The water temperature sign said 18.3 degrees centigrade, which converts to just shy of 65 degrees Fahrenheit. Although I am a proud member of Prudhoe Bay's Polar Bear Club, a distinction reserved for those who have plunged into the 30-something-degree Arctic waters, this still sounded cold.

Sea waves crashed in over the eastern edge of the pool wall. There were only three or four wet-suited swimmers churning through the water. I wished I had a wetsuit. At 100 meters, I warmed up a bit. By 150, I thought I could survive the swim. By 600 meters, I was getting chilled again and swam as fast as I could to get to 1,000.

I leapt out of the water, considered a quick stop in the sauna, or a coffee with the pensioners who were sunning over their warm drinks and newspapers. But I decided to press on to the cliffside hike to Bronte Baths, about 3.5 km south. Banks of white and yellow wildflowers dotted the path, and happy joggers out for late morning runs. I ambled through Waverly cemetery, searching in vain for the gravestone of Fanny Durack, who won the Olympic gold in 1912 -- the first year women swimmers competed in the Games.
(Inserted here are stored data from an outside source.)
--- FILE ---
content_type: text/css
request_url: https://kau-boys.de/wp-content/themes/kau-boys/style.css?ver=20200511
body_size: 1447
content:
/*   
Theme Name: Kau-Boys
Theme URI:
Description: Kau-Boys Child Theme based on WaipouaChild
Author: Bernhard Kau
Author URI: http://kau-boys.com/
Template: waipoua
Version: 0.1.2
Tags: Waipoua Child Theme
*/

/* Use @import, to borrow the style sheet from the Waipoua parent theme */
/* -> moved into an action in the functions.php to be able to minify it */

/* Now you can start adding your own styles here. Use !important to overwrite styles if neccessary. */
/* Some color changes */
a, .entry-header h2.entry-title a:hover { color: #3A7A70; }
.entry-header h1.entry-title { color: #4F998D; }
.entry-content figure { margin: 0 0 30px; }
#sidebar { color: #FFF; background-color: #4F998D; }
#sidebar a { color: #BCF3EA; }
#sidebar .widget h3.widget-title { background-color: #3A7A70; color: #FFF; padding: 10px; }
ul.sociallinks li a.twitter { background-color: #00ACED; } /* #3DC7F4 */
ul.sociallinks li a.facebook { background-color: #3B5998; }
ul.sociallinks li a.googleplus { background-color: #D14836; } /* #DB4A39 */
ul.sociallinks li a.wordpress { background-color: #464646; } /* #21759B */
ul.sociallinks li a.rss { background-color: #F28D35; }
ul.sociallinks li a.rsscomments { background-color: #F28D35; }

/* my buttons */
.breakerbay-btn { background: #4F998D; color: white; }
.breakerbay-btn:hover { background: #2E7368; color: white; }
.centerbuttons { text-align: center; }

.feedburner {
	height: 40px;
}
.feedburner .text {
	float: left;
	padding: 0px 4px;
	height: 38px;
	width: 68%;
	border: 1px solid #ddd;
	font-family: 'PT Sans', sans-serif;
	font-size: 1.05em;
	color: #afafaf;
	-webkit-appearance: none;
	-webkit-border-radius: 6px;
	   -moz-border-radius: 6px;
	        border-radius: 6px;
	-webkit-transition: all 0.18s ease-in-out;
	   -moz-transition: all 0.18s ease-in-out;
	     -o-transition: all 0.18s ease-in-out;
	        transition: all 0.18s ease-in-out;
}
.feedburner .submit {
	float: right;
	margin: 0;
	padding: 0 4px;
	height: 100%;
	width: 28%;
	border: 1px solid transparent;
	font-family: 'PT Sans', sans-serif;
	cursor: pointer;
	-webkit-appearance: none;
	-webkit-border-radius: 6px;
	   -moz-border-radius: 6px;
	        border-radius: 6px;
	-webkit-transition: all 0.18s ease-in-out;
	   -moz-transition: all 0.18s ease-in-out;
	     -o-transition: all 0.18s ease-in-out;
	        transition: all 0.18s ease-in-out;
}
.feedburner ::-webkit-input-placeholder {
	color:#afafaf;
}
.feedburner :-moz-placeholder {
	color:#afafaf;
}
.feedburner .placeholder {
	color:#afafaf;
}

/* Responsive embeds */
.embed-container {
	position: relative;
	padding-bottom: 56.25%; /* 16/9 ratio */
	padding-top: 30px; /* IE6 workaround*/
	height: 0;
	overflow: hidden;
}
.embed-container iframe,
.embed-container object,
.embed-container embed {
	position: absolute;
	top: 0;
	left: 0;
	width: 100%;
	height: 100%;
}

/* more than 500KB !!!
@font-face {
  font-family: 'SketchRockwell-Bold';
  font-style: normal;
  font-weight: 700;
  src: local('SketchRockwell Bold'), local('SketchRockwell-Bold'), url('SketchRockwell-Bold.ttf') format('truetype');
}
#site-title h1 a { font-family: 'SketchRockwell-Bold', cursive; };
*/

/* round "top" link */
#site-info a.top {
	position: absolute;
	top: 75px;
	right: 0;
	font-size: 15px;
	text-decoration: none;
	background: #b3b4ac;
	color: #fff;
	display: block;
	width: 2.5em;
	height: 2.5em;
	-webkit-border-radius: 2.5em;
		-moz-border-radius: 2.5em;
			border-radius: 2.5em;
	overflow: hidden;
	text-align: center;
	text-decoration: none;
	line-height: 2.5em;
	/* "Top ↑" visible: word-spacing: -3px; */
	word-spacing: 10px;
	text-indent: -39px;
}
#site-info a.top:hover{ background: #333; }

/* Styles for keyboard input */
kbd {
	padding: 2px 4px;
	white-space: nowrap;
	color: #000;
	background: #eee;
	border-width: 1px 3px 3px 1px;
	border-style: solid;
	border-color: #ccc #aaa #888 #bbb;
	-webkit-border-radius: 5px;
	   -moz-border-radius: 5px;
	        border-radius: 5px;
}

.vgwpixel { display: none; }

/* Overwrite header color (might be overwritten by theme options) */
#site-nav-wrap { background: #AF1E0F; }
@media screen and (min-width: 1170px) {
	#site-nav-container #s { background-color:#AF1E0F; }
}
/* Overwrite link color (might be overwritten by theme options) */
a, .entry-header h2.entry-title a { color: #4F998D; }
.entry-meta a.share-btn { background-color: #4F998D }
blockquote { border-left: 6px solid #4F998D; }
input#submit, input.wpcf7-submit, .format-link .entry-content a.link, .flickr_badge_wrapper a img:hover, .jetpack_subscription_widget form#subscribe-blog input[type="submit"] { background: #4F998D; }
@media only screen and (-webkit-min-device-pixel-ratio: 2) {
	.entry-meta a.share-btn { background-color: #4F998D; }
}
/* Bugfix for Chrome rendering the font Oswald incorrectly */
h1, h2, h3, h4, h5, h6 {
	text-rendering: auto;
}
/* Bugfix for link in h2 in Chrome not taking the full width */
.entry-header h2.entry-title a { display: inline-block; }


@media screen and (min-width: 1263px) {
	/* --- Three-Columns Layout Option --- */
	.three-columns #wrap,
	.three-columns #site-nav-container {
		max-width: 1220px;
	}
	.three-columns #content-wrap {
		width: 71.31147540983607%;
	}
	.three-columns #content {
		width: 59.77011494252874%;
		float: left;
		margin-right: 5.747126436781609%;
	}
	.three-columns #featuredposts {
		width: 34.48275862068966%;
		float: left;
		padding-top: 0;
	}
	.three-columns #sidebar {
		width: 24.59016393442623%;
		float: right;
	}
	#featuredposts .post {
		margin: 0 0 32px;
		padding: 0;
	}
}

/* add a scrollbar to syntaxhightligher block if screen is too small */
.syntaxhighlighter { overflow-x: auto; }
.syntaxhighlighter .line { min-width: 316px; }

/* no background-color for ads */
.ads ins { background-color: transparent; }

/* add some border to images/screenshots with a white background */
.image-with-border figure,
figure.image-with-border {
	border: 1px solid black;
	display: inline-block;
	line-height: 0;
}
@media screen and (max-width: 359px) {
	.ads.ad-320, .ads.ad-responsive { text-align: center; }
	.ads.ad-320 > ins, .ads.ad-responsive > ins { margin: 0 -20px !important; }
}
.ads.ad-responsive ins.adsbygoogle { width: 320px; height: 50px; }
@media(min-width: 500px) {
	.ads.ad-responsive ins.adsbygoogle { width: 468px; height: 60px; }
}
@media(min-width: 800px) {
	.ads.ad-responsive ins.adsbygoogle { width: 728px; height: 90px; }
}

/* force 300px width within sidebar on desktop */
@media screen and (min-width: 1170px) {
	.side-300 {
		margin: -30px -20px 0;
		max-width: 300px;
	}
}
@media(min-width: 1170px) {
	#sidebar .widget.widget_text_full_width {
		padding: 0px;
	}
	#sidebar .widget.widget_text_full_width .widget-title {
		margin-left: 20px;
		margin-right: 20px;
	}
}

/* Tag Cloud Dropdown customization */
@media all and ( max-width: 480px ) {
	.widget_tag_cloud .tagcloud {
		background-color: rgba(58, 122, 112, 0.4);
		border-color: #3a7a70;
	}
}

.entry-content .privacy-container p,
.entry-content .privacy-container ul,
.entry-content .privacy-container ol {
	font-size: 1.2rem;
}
Bronte Baths looked a little tamer. The pool is smaller and more benign, with waves lapping rather than crashing over the ocean seawalls. The Baths draw a curious crowd: backpackers rinsing off days of grit and impressively-busted aging Russian babushkas bobbing about like natural buoys. Even farther down the path are two more spectacular rock pools, the famous Women's Pool, where nuns and Muslim women swim comfortably. And Wylie's Baths, which many in Sydney boast is their best.

Finally, Sydney Harbor itself awaited. It's an exciting place: on any given day, sailboats, kayakers, and small power boats dart among commercial tankers, towering cruise ships, and commuter ferries. You can hop on and off the ferries for a swim at the many inlet beaches, which are netted against sharks to keep swimmers safe. I swam among the docks and pilings at a friend's house one day. And another day we joined other lucky sailors, who glided in and dropped anchor at Quarantine Beach, a small isolated stretch so named for the mandatory first stop for certain seafaring visitors. The Quarantine Station operated as late as 1984, and is now a luxury hotel. We swam in from the boat through the cold and warm currents to loll along the beach a while.

I've lost track of my aim for 10 pools, having already exceeded the number. In a few weeks, I'll return home to the U.S., waterlogged, and like all Aussies, smelling slightly of chlorine, tasting slightly of salt.